_How to complete this task_. The number of lines with the string "Cxbladder" in the listing below is all that should be reported.

_Exercise materials_.

------

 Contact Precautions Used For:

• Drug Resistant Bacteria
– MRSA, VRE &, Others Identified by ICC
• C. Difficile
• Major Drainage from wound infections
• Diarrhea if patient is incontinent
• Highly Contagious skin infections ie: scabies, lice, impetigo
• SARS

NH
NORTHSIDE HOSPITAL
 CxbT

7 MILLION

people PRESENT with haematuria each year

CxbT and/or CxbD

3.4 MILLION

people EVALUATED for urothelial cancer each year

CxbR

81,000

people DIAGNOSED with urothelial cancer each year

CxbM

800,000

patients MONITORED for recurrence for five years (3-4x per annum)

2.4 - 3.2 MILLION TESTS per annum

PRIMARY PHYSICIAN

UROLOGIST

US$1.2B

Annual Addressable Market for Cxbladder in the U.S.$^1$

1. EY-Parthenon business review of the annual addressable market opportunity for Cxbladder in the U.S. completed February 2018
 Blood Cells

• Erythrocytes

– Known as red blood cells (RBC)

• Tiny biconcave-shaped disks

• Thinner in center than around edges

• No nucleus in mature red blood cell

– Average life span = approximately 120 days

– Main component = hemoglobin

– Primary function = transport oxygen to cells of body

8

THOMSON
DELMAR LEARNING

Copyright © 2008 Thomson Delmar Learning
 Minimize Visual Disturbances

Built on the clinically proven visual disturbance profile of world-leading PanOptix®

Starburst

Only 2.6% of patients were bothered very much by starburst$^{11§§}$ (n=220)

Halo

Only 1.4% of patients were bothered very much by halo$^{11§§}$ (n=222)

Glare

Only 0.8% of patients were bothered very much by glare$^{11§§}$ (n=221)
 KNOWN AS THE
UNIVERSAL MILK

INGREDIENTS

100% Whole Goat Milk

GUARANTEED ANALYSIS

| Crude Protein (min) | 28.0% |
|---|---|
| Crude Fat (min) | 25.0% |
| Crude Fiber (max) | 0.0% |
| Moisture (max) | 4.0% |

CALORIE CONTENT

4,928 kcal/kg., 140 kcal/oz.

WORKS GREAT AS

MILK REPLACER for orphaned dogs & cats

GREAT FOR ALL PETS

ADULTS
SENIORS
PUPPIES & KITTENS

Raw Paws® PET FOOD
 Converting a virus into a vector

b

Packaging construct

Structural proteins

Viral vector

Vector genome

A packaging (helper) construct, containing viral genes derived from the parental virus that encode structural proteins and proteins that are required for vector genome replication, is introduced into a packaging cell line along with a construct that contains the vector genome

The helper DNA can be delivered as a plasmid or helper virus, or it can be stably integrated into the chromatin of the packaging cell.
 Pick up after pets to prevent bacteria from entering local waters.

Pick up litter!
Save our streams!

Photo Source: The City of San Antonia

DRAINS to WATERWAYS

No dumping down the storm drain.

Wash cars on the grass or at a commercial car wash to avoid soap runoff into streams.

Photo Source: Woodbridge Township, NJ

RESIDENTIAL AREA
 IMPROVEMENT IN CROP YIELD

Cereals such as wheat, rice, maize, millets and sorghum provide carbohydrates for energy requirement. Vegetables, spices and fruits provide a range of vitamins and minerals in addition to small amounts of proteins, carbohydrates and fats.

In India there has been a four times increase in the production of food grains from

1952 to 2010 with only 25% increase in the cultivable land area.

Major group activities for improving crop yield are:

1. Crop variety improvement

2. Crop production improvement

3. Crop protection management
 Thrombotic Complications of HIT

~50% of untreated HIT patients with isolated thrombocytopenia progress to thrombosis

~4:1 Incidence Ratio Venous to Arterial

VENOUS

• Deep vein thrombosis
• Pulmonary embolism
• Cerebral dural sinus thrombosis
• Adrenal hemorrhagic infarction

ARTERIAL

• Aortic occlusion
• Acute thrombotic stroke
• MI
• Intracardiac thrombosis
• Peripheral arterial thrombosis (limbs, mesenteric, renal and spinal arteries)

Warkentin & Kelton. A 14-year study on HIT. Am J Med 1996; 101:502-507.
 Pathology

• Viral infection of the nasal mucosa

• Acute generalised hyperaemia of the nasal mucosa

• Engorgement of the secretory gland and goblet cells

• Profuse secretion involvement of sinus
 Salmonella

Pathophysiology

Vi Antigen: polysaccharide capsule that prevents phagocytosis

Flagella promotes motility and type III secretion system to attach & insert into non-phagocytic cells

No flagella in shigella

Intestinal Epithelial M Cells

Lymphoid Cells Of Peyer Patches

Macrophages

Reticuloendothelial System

------

_Answer to this task_. 2